Super Smash Bros. Ultimate EGLX
Pulling any opponent in melee range, Ridley hurls them against Samus’ ship in an Injustice: Gods Among Us style cutscene. With a roar he unleashes a devastating Omega Beam, potentially blasting all of them off of the screen in a blaze of glory. While the entire animation only takes perhaps five seconds, each moment it plays out is utterly breathtaking and, for the players lucky enough to escape my wrath, incredibly awe-inspiring. Every Final Smash feels that way, even those without pre-rendered cinematics (such as Samus’ Hyper Beam) leave a distinct impression of power on the screen, and make effective usage not only devastating to opponents but jaw-dropping to watch.

Stepping into Kirby’s colorful shoes, I decided to take up the pink fluffball of terror to best test the game’s updated physics and tools. Kirby still feels fun to use and abuse, from swift dodges and devastating speed-punches to just sucking up opponents and ejecting them off of the sides of the arena. On a basic level the physics and controls for Smash Ultimate feel incredibly good, even the ability tuning is perfectly reasonable, such as Kirby’s A-Button combo now limited in its hits. Past the basics, however, thing begin to slip in quality.

Each station was restricted to using a Nintendo Switch Pro Controller which most players will find more than appropriate for Ultimate’s control scheme. In using a multitude of these controllers (on one occasion requesting a swap-out for a fresh one), controls in combat feel intrinsically stiff and restricted in comparison to other entries in the Smash franchise. Changing directional attacks mid-air, like Kirby’s Recovery attack, cannot be done within so many frames of animation of the attack. Such is the same with advanced moves like wavedashing from a stand-still being nearly impossible. Some of these difficulties are due to the increased latency in animation gaps, points in time where there is a gap between certain animations and their actions where players can influence character movement.

Super Smash Bros. Ultimate EGLX

It is during these moments that advanced and pro players execute some of the game’s more difficult and previously unintended techniques, rapidly crossing the arena through minimalistic air-dashes or avoiding attacks with split-second dodges that players first taking up the game would gauge as impossible. Despite these frame gaps being larger than in Smash 4 and Brawl, these techniques are still noticeably more difficult to pull off in play with characters built for it. In discussing this with other members of my group (several of which were experienced Smash tournament veterans) they also expressed a stark disappointment at the sheer difficulty in managing these extra abilities.
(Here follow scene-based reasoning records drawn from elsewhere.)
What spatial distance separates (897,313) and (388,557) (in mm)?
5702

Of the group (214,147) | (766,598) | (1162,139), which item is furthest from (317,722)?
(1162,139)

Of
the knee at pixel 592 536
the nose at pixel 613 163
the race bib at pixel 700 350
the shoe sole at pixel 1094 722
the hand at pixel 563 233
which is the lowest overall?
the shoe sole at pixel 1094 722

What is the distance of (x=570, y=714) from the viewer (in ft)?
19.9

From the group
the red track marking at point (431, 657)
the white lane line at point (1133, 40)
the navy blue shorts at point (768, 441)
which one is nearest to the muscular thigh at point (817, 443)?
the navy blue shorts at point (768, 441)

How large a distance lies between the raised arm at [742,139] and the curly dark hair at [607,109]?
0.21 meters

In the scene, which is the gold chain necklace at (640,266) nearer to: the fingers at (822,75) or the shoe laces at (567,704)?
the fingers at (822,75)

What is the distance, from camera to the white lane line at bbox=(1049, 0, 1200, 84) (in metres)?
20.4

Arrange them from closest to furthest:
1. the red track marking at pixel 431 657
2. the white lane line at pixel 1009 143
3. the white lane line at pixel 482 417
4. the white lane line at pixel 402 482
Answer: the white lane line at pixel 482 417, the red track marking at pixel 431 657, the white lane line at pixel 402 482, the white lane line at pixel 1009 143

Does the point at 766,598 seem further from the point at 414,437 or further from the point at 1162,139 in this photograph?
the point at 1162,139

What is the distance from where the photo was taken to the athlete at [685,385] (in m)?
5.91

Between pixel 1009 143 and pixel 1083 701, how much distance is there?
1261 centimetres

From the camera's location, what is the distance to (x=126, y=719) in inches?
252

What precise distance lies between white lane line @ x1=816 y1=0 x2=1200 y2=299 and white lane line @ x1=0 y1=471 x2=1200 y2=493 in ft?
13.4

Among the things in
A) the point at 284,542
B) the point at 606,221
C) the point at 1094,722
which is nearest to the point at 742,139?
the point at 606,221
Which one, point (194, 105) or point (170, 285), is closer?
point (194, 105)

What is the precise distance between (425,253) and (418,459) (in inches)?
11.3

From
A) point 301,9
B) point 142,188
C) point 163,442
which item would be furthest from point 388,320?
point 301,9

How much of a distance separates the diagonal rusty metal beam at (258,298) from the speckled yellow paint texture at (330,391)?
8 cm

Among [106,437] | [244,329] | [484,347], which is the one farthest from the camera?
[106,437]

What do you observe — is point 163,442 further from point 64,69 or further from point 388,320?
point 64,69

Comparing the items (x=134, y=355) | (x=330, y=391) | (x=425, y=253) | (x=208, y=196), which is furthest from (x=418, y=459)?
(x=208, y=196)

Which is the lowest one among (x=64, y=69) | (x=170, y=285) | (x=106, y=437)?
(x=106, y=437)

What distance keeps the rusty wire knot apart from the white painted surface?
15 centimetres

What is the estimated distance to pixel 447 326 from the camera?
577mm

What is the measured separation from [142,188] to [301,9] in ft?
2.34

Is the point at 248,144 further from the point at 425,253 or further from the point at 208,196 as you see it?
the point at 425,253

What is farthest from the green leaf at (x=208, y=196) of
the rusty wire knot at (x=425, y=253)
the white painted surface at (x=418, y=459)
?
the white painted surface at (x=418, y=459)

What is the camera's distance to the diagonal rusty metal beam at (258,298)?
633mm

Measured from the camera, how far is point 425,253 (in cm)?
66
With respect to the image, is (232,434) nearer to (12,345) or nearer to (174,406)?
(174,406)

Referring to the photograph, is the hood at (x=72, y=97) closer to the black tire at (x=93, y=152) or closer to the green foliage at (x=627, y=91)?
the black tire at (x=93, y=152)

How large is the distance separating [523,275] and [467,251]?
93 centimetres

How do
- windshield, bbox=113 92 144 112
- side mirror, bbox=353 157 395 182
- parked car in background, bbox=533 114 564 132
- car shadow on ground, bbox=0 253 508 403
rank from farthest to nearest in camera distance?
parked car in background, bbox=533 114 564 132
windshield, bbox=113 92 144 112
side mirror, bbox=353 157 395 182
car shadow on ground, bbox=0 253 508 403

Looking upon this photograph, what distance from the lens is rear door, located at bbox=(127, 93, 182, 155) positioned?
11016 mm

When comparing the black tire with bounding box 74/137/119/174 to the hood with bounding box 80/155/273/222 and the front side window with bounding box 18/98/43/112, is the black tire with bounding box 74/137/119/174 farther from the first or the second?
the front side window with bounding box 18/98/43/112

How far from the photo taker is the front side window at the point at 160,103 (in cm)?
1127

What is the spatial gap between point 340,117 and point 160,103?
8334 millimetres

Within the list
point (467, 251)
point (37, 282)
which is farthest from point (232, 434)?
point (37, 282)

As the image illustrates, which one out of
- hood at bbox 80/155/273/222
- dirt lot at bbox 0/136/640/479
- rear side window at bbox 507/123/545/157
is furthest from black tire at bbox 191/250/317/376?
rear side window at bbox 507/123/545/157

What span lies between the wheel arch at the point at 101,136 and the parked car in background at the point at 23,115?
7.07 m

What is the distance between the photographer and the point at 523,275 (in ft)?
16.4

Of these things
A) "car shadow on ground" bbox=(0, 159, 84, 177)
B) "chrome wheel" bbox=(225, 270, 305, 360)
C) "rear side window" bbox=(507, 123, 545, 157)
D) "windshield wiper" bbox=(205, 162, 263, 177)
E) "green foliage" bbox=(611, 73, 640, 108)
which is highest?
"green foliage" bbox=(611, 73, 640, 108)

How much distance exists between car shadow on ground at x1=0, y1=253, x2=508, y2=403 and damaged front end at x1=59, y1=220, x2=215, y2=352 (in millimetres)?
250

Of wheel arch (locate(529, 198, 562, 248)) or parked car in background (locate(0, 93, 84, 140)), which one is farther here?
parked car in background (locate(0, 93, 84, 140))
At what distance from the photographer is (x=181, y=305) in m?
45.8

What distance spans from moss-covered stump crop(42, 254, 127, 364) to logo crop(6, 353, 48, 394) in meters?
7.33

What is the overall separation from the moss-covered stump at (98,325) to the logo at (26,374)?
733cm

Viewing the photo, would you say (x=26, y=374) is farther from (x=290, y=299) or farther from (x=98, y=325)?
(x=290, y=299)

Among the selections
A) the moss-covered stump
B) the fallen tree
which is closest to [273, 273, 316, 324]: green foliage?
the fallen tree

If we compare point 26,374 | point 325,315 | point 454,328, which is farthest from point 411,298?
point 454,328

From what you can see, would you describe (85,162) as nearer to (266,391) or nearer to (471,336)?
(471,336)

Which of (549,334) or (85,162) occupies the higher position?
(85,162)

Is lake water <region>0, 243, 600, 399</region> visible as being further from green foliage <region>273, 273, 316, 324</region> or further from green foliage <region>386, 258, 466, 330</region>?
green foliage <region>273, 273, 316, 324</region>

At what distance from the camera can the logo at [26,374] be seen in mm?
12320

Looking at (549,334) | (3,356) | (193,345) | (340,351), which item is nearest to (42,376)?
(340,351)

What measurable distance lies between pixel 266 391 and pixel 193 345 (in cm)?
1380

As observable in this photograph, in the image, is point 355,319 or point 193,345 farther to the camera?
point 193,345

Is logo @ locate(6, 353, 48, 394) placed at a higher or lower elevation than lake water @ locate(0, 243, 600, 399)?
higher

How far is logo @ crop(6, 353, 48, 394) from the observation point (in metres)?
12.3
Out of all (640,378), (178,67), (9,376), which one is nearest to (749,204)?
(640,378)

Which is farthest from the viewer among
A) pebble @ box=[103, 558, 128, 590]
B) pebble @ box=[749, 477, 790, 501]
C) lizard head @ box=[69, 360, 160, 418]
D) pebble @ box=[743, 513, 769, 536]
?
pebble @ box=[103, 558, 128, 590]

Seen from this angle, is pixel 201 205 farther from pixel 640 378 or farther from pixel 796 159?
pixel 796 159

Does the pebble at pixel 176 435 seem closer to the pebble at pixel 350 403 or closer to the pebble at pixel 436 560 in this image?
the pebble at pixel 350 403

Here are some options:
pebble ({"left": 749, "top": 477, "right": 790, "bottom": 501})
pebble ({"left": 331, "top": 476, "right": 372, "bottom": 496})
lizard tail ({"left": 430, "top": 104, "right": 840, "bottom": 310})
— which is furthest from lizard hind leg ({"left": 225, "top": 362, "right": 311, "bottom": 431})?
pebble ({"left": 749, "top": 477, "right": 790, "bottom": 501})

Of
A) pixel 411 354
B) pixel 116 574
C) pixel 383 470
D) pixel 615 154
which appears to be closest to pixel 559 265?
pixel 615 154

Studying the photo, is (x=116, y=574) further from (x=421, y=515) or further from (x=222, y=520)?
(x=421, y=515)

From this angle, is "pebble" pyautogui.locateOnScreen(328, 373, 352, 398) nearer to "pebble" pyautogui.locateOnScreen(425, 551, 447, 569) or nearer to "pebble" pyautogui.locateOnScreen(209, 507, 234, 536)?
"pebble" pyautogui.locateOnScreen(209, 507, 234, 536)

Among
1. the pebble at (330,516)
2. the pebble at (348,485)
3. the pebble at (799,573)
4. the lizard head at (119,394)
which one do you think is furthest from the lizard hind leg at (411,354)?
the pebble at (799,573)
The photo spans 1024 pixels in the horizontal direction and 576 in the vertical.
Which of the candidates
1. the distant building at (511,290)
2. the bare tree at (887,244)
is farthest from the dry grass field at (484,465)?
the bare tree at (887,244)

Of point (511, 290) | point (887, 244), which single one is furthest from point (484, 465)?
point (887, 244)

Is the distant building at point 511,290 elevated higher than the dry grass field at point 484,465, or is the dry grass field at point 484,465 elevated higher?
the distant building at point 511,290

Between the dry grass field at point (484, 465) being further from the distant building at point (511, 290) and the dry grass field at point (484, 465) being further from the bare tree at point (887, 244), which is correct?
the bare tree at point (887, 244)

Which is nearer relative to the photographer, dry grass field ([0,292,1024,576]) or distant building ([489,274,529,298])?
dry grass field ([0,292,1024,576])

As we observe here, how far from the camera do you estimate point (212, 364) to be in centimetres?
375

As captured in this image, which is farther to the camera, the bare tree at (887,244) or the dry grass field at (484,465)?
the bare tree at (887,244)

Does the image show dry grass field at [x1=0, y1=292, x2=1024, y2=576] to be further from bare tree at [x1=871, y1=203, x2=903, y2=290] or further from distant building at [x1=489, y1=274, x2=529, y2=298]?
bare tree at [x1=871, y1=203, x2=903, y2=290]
With Game Director Masahiro Sakurai’s previously negative comments about Smash Tournament play to The Guardian, these massive adjusts do feel as if they are intentionally purposed to an extent, which may see tournament play firmly remain with Melee as its strongest showing.

The rest of my time with Ultimate was enormously fun in experimenting with combat and items. The default spawning rate of items in this iteration feels fantastic, with new additions appearing every ten to fifteen seconds and in wide variety. Over the course of one match we had several Poke Balls and weapon items drop in, and none felt obtuse or distracting during match play unlike previous Smash installments. Each item was also incredibly fine-tuned, and we didn’t feel the need to start scrabbling for anything at the cost of our own fights. Everything felt fair to use and be hit by; there was no real moment where I was angry about a cheap Pokemon spawn or an overpowered weapon hit.

All in all, I feel remarkably confident about the home market for Super Smash Bros. Ultimate. While I am incredibly concerned about its potential future for tournament play, this is certainly the ultimate addition to a Smash fan’s collection. With a current confirmed roster of almost 80 characters and zones this will indeed be one of the greatest additions to your Nintendo library for sheer value alone. You too can add it to your collection on December 7th.